Updated January 2019
WHAT IS LYNCH SYNDROME?
Lynch syndrome (LS), also known as Hereditary Non-Polyposis Colorectal Cancer (HNPCC), is the most common inherited cause of CRC.3 LS accounts for about 0.7-3.6% of cases of CRC.4 LS is caused by an inherited mutation in one of four mismatch repair (MMR) genes (MLH1, MSH2, MSH6, PMS2) or in EPCAM, a gene that plays a role in MSH6 gene inactivation. Having an LS mutation results in an increased lifetime risk of CRC and other LS –related cancers (see Box 1).
PERSONAL HISTORY RED FLAGS TO CONSIDER GENETIC TESTING OR GENETIC CONSULTATION
These are general guidelines to identify patients at high risk for LS. You should check with your local genetics centre or hereditary cancer program for more specific details. Consider referring your patient if he/she has:
- An early age of CRC diagnosis (<50 years). Diagnosis under age 35 is more likely to be LS
- An early age of endometrial cancer diagnosis (<50 years)

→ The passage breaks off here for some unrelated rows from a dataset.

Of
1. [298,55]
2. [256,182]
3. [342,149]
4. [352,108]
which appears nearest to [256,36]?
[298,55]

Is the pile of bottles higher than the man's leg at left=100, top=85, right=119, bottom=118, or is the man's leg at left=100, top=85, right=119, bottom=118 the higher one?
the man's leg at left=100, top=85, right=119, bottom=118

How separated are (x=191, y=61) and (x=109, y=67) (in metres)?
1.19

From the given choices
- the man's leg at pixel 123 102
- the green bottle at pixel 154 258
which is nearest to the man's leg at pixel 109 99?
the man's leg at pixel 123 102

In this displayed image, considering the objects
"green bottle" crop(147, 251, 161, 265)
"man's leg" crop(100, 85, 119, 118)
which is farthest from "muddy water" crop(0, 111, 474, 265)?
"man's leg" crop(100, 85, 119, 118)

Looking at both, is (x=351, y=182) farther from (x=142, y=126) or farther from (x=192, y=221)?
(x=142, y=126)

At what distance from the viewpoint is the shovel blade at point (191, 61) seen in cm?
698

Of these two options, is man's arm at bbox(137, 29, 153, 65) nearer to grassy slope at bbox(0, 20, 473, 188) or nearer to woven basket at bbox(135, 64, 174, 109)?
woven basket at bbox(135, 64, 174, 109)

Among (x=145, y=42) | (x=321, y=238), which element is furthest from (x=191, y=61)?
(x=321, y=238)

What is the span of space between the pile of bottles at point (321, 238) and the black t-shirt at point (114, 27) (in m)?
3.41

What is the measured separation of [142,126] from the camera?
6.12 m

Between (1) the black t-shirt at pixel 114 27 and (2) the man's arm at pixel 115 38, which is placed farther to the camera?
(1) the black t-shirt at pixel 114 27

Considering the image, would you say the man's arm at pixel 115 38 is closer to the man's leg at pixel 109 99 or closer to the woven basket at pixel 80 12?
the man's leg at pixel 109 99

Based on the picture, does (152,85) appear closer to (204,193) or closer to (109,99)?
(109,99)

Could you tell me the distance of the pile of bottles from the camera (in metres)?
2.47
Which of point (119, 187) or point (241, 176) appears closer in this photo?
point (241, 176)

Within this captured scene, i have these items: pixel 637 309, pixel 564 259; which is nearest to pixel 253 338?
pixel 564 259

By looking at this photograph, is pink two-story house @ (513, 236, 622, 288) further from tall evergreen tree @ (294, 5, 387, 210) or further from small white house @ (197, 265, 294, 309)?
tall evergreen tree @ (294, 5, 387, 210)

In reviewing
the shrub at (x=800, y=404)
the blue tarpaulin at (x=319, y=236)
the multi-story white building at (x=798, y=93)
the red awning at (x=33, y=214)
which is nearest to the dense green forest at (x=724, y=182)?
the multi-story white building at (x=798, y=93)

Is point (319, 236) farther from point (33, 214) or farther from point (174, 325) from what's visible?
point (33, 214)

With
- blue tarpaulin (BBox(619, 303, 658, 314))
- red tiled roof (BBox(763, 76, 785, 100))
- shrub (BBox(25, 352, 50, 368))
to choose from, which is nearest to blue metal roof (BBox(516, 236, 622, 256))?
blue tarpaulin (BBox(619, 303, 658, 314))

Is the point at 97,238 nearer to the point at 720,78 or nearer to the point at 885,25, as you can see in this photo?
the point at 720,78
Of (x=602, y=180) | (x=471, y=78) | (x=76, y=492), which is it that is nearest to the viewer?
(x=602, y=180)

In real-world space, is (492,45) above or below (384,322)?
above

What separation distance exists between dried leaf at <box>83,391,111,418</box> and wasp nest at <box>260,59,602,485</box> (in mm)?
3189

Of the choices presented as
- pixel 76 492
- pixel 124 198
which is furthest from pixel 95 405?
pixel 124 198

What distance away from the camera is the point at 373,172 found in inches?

- Multiple primary LS-related cancer diagnoses, regardless of age
- A CRC diagnosis and one or more 1st degree relatives with a LS-related cancer, with one of the cancers being diagnosed <50 years
- A CRC diagnosis and two or more 1st or 2nd degree relatives with LS- related cancers regardless of age
- A CRC diagnosis <60 years with histological features suspicious for LS (excess infiltrating lymphocytes, mucinous/signet cell features, Crohn’s-like reaction), particularly when primary tumour is right-sided
FAMILY HISTORY RED FLAGS TO CONSIDER GENETIC CONSULTATION
You should consider referring your patient to your local genetics centre or hereditary cancer program for further assessment if he/she is at high risk for hereditary CRC syndrome.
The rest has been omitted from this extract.